A lot of the old colonial names have been changed back in the 70s to Malagasy names. So France is culturally really disappearing from the picture. I say, culturally, because actually commercially France is still there.
A quarter of everything Madagascar sells goes to France and there are still 25,000 Frenchmen living in Madagascar. So in that sense, the French are still there and they fund the government and so on, but no, Malagasies are really their own bosses now and they’re just not like anyone else.
Jo: Fantastic. In your book, you mention an unforgettable journey through ‘The worlds of Hieronymus Bosch and middle earth,’ which is a very evocative description. And also I wanted to ask you about this emphasis on red, the garden of Mars, and the color of your book cover.
What are some of the most memorable landscapes?
John: Well, it’s funny, isn’t it? Because people have described Madagascar in lots of different ways and you mentioned the world of Hieronymus Bosch and so on.
When the first Arab traders came to Madagascar in probably the eighth century, they called it the Island of the moon.
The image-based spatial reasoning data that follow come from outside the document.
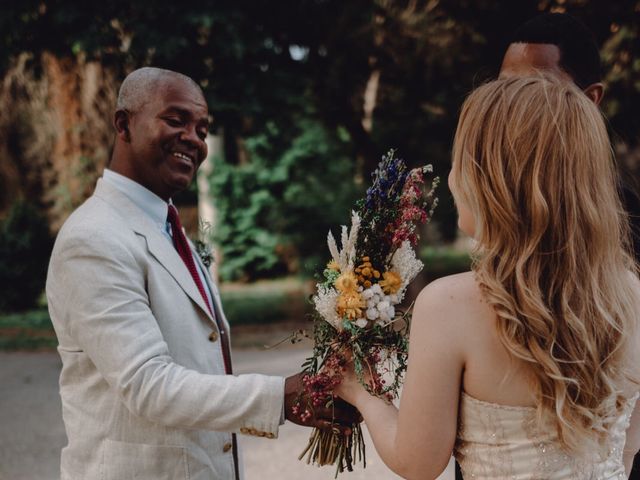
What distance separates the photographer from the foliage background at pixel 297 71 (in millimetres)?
7871

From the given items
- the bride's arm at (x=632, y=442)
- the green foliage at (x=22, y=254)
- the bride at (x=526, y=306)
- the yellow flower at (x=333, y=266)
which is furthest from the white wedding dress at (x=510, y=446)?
the green foliage at (x=22, y=254)

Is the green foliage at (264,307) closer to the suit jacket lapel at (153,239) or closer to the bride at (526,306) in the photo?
the suit jacket lapel at (153,239)

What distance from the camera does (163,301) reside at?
216 centimetres

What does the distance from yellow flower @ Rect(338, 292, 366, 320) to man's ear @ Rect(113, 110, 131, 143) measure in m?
0.98

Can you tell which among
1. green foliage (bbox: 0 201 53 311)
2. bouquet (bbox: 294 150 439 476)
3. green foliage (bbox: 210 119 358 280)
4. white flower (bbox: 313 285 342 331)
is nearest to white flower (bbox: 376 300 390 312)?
bouquet (bbox: 294 150 439 476)

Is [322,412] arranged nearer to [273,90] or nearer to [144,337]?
[144,337]

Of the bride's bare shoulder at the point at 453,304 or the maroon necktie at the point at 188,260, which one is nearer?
the bride's bare shoulder at the point at 453,304

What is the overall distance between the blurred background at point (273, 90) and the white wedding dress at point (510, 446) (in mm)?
3397

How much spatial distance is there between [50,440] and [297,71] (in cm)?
584

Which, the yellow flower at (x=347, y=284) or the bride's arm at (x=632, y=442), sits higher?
the yellow flower at (x=347, y=284)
Well, that’s because they never went any further than the coast. I always think that if they’d gone further inland and seen the greenness and the forest and the sheer weirdness of Madagascar, then they probably would have called it the gardens of Mars.
Not everybody has liked it. One French geographer described it as having a shape, color, consistency of a brick, but I don’t really think that’s fair.
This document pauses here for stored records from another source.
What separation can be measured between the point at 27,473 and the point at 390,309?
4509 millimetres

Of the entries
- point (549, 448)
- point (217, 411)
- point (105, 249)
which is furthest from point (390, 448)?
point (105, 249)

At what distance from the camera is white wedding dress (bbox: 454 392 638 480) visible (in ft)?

There’s an enormous variety of landscapes. And I think what really unites them all is this sense of strangeness. You’re driving along and there are great orange mountains of mud, boulders the size of office blocks.
And I remember going past a brickwork and seeing hundreds of little figures all working half-naked in the mud. And then there’s this railway that drops through the mountains about a kilometer over any 100 kilometers. And then of course there were the baobab trees because if they’d been drawn by children when you get close are like enormous towers of stone.
The redness is everywhere. It’s in the river, it’s in people’s clothes, it colors the entire landscape. The French were right, this is the isle rouge.
Jo: I actually went to school in Malawi and I remember the baobab trees there. I imagine they’re similar. They must’ve come over from Africa, I guess.
John: Yes. Possibly bought by the Arab traders. No one’s terribly sure about that, but they are magnificent and they do really well in Madagascar. Huge groves down in the Southwest where no much else can grow. They’re great survivors.
Jo: And I’ve read about the Tsingy de Bemaraha National Park with the shards of rock?
John: Oh, the Tsingy are unforgettable. So how do you describe it? If you could imagine a couple of square miles of gothic spires, cathedral spires, all made of sunk limestone, all packed in together, that’s what it looks like from the distance.
It’s an amazing forest of spires. But when you get up close, you can go down inside the spires and down into the gripes and underground rivers and caves and there’s a whole world down there of unique plants and strange creatures. It’s just the most extraordinary environment and much of it’s probably never really been explored.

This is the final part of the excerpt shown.